The aim of Halotherapy / Salt Therapy, as part of an active sports program, is to increase lung function/breathing capacity and to optimize the breathing pattern. Athletes find that once they have optimized their breathing and increased their lung capacity, all of the above issues are reversed, stamina and endurance are maximized and they can achieve outstanding performance, using less breath.


Medical research and experiments identified negatively charged ions as having the ability to stimulate the microscopic hairs (celia) of the windpipes which are designed to clean the air that humans inhale before it reaches the lungs.

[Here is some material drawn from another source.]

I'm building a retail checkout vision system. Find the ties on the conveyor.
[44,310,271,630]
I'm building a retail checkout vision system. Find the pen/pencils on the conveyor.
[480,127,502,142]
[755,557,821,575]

Athletes treated in environments with high concentrations of negatively charged ions exhibited improvement in attitude, mental focus and general physical aspects, including breathing, increased lung capacity and skin condition.

Thus, integrating Halotherapy with other non/pharmacologic therapies can lead to better lung function and improved performance as well as both prevention and treatment of respiratory conditions among athletes.